| YOUR OBJECTIVE |
The answer is to be the lines below that lie between the line holding "a birthday cake" and the line holding "Camel Swakara long", inclusive, transcribed exactly and free of pictures.

[Short web captions]
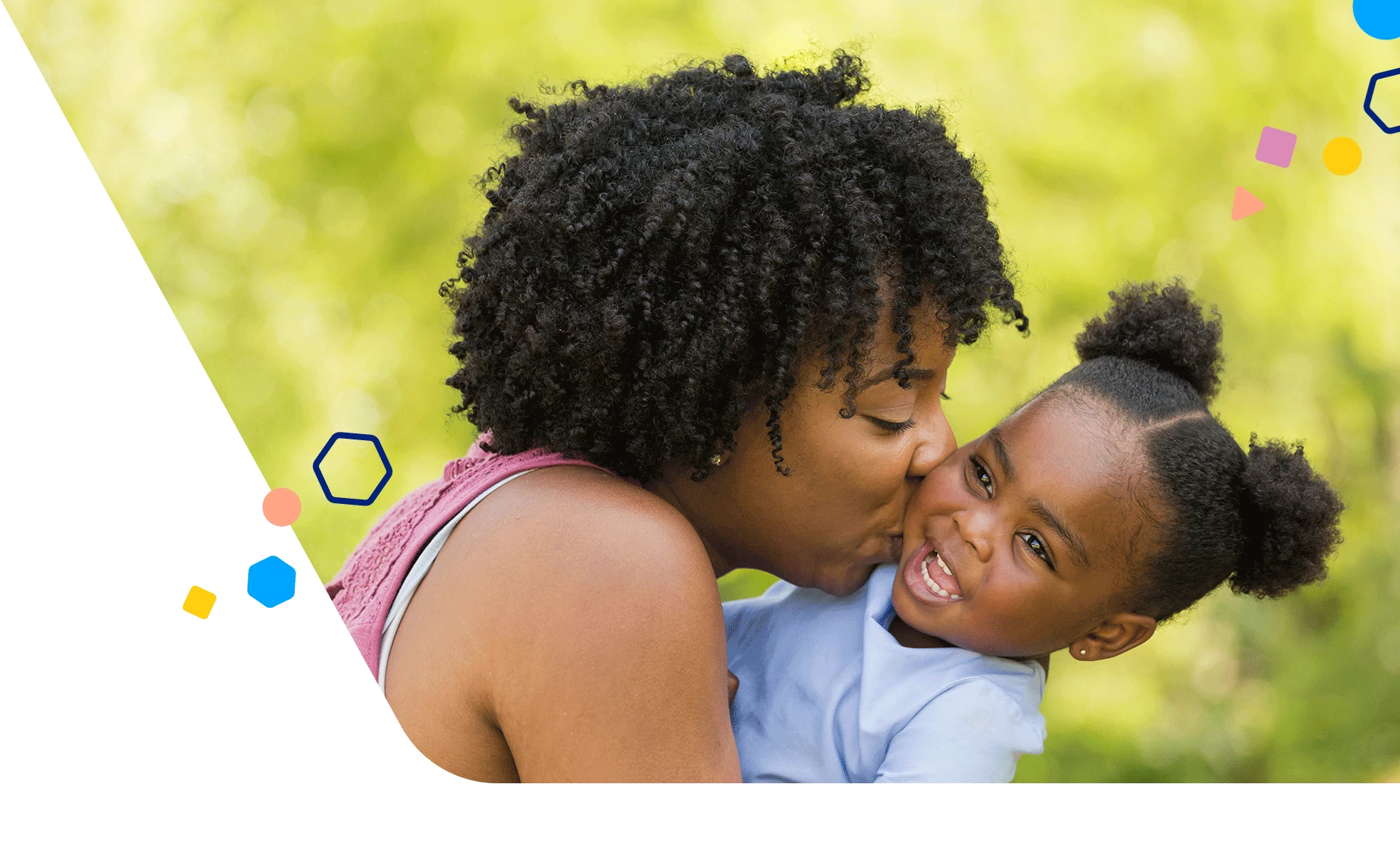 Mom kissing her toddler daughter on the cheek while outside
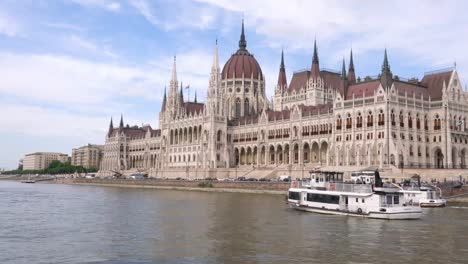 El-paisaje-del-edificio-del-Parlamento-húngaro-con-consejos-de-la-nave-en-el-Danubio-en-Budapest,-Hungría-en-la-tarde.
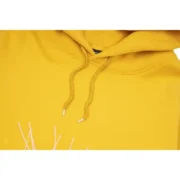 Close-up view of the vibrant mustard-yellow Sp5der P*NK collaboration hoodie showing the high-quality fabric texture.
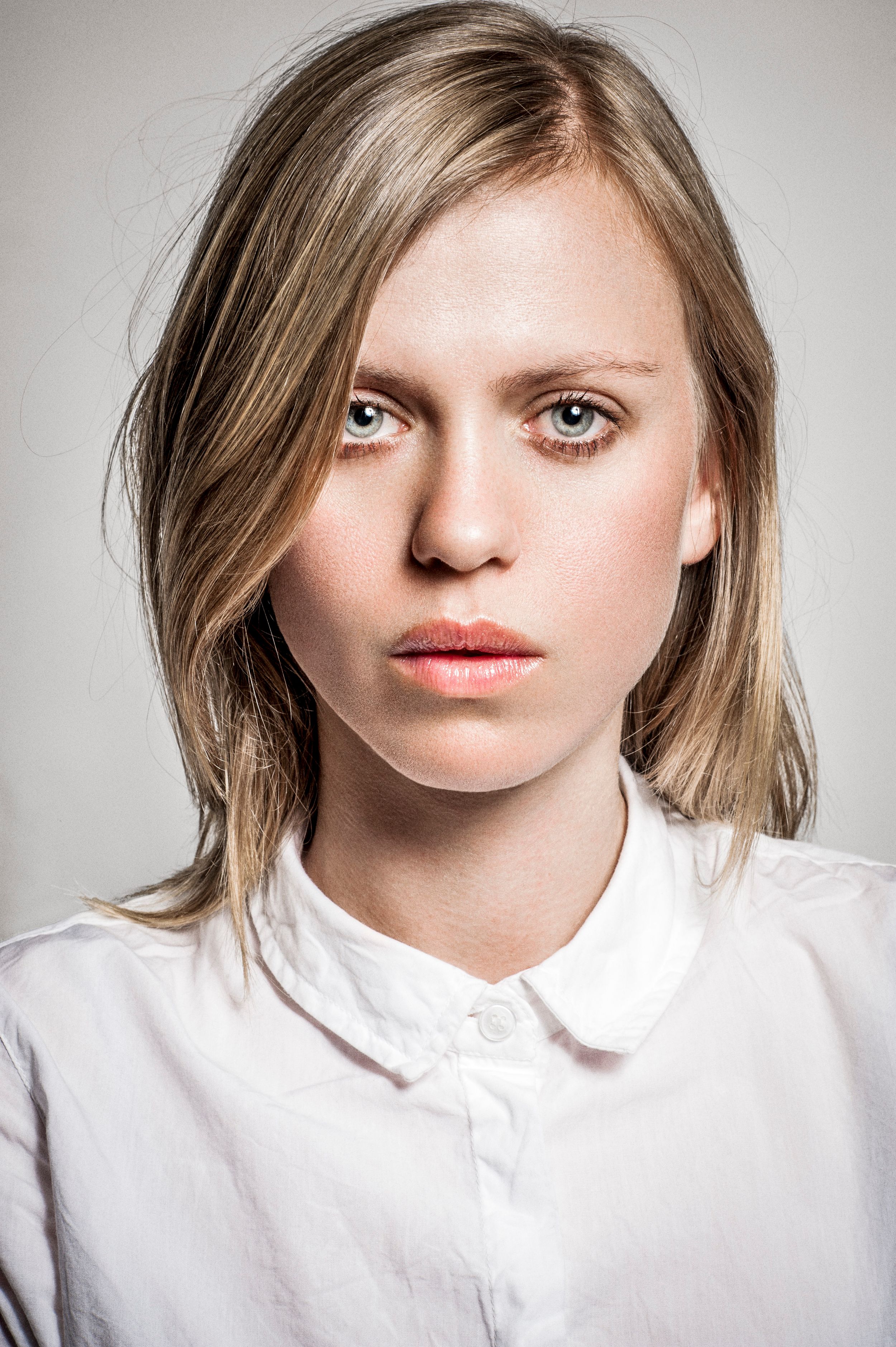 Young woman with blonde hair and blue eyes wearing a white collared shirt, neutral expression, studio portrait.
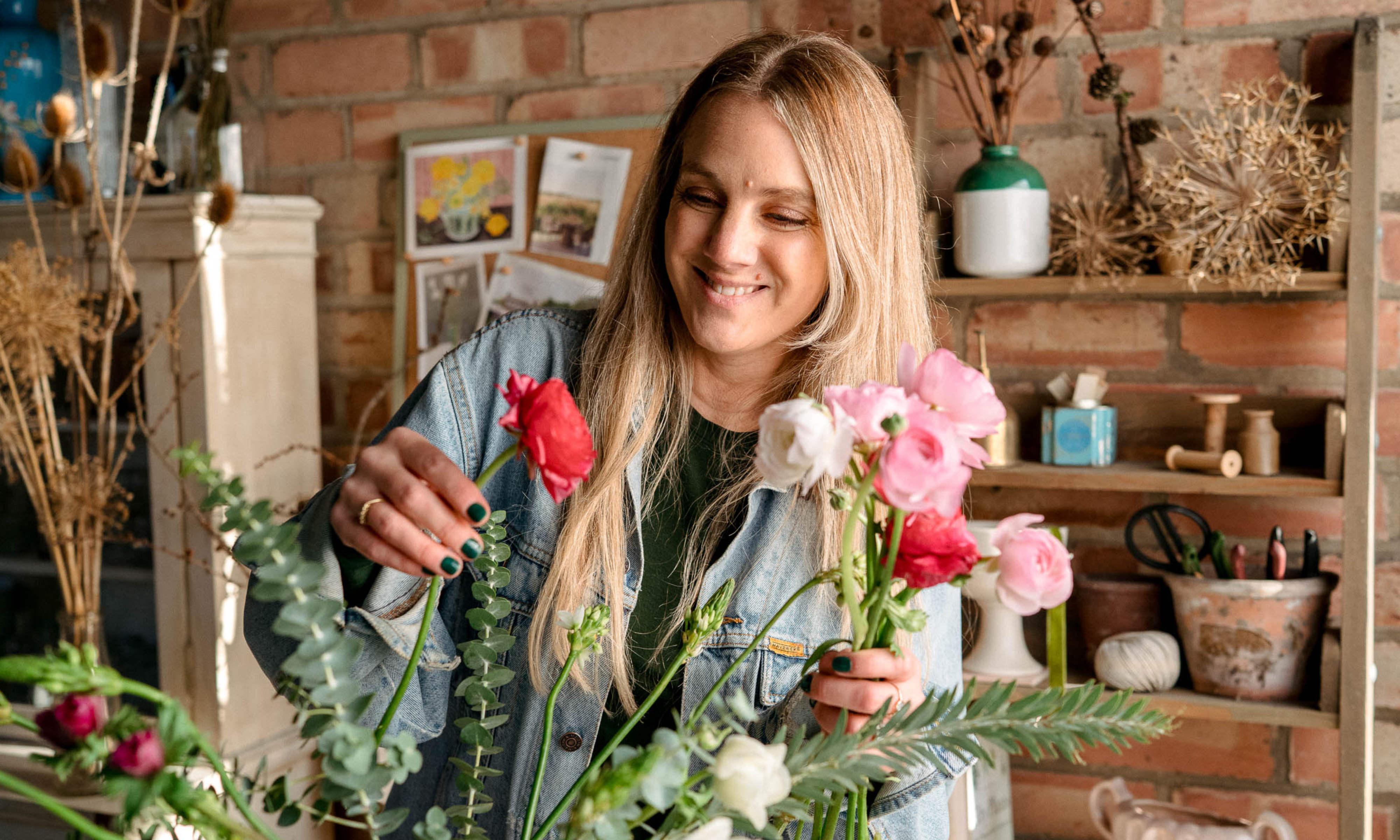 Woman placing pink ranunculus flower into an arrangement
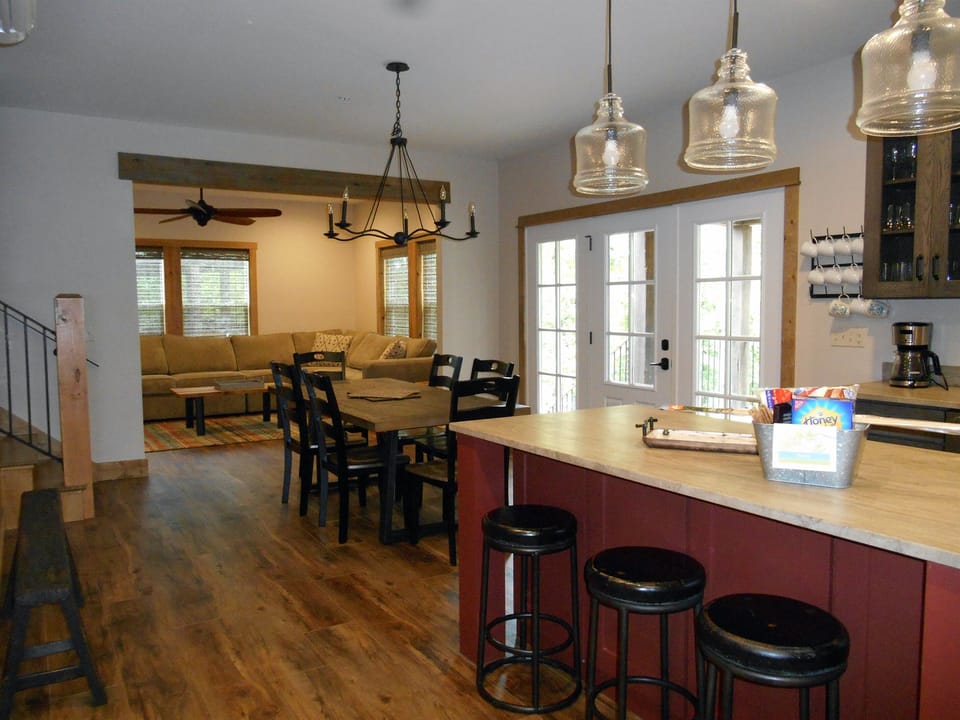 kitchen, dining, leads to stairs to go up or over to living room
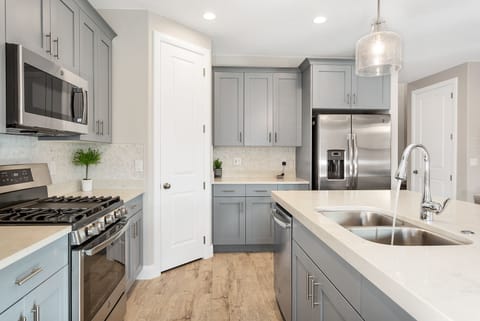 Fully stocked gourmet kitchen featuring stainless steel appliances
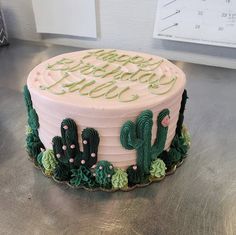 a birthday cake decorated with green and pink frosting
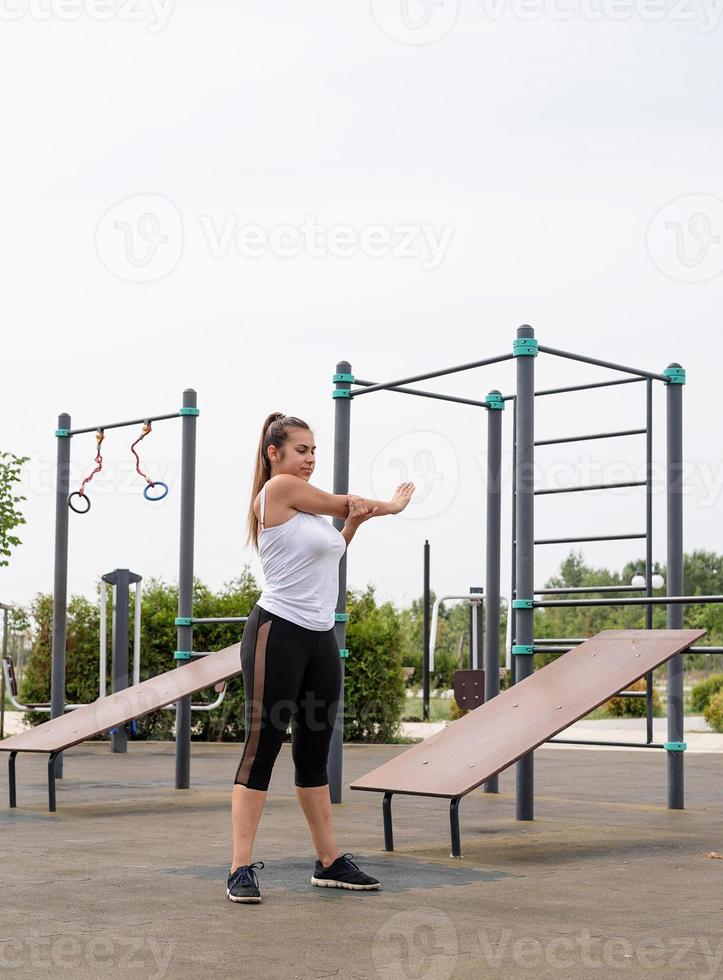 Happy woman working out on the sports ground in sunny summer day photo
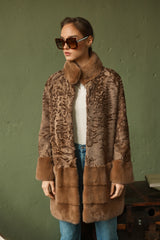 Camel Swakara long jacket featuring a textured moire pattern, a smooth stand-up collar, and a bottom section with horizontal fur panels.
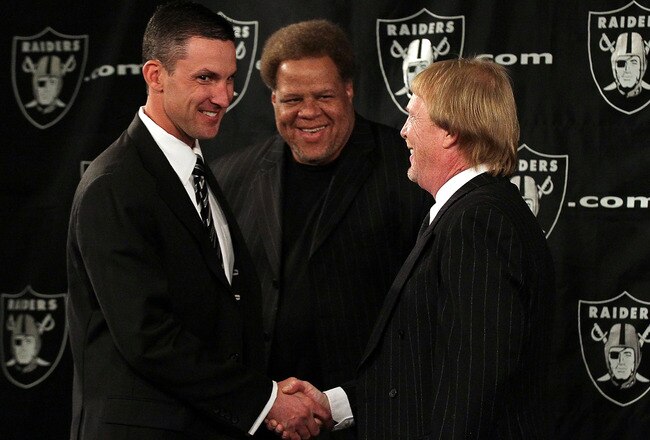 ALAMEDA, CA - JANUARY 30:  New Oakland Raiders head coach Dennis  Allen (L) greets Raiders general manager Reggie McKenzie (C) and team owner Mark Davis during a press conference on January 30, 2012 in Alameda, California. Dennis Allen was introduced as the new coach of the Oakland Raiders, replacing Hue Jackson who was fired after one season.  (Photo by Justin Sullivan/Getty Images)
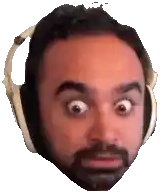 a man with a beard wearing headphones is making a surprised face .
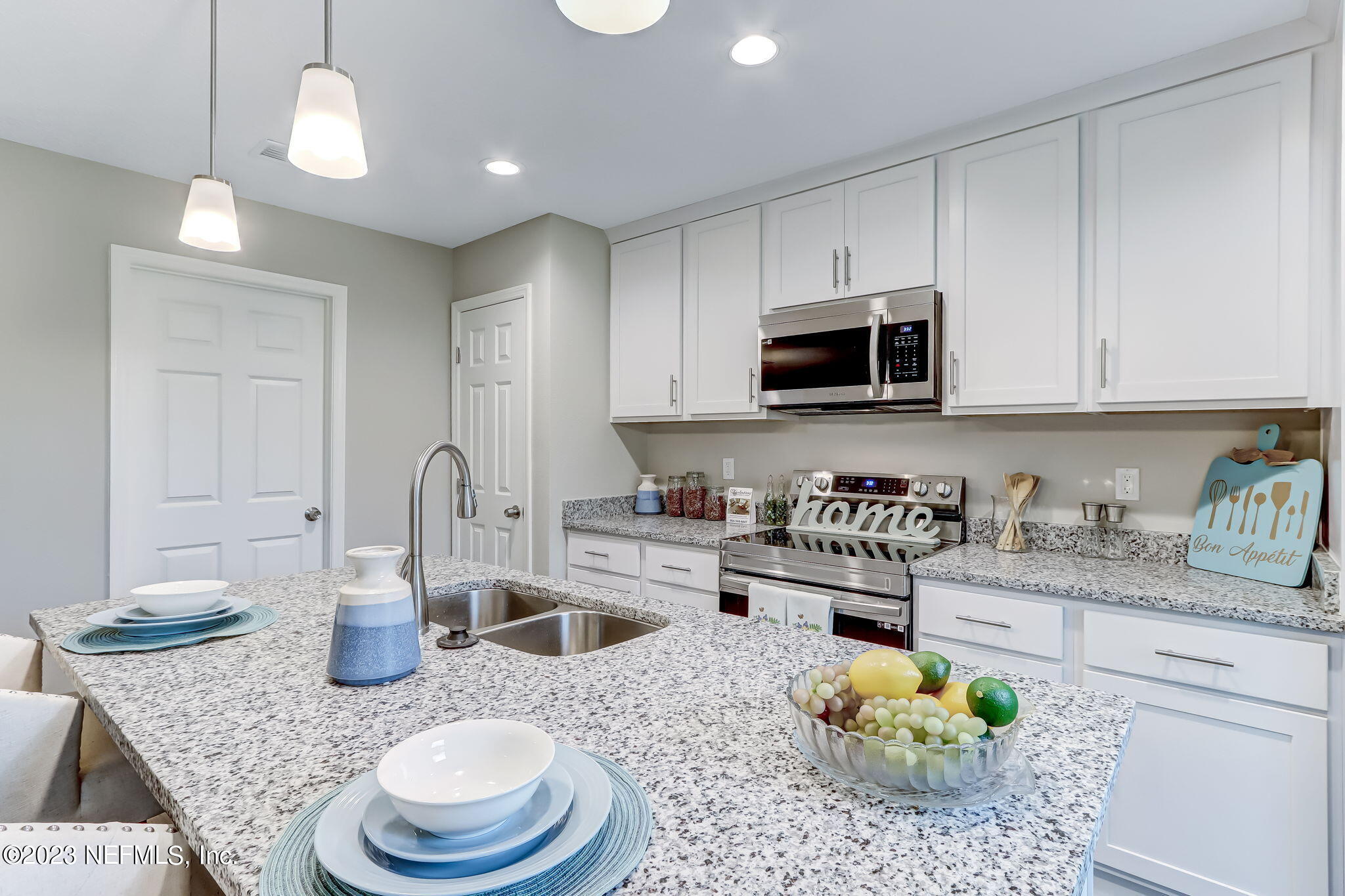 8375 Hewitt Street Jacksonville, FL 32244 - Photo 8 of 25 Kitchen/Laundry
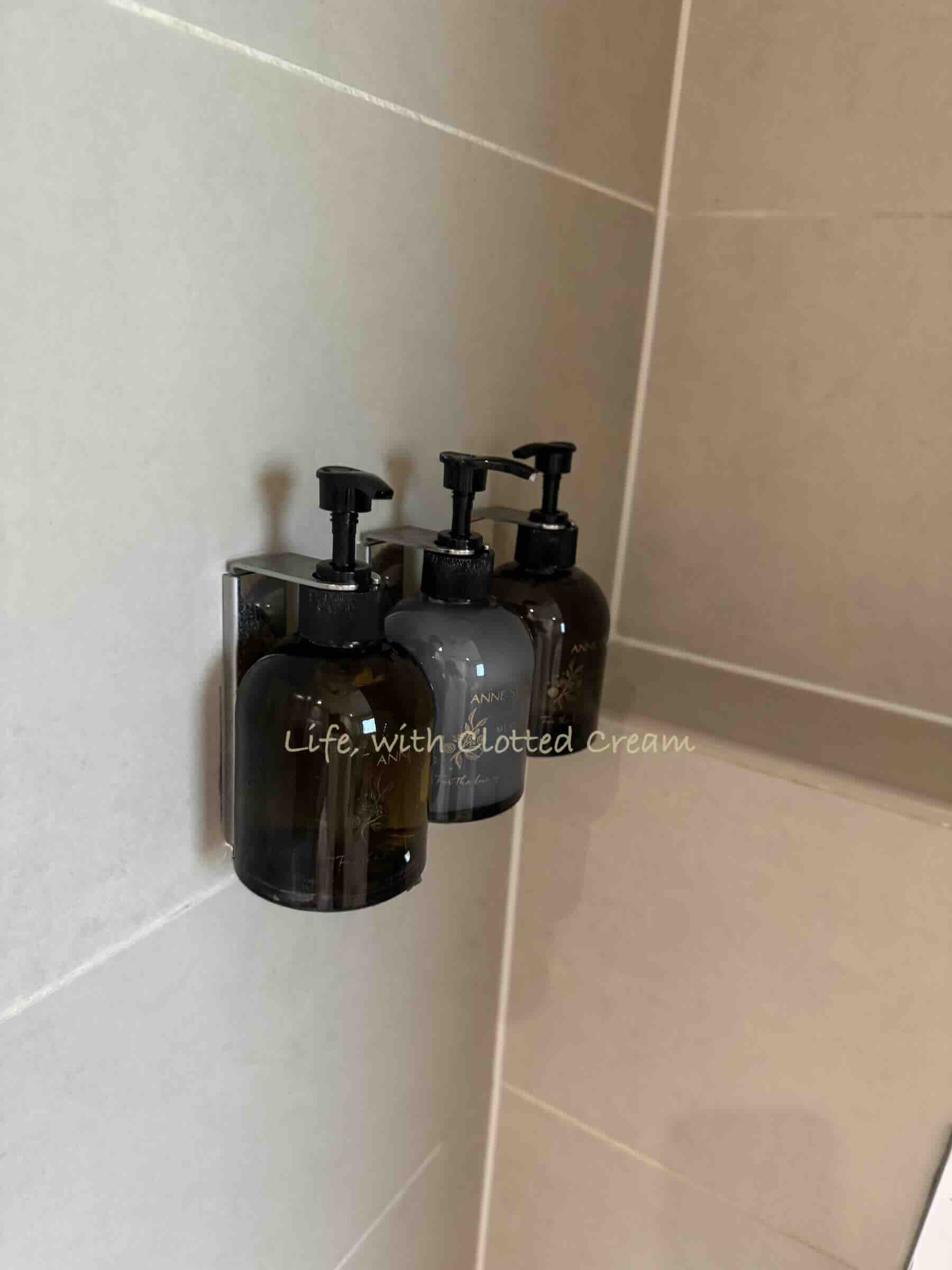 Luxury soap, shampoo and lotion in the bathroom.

| EXERCISE SOLUTION |
 a birthday cake decorated with green and pink frosting
 Happy woman working out on the sports ground in sunny summer day photo
 Camel Swakara long jacket featuring a textured moire pattern, a smooth stand-up collar, and a bottom section with horizontal fur panels.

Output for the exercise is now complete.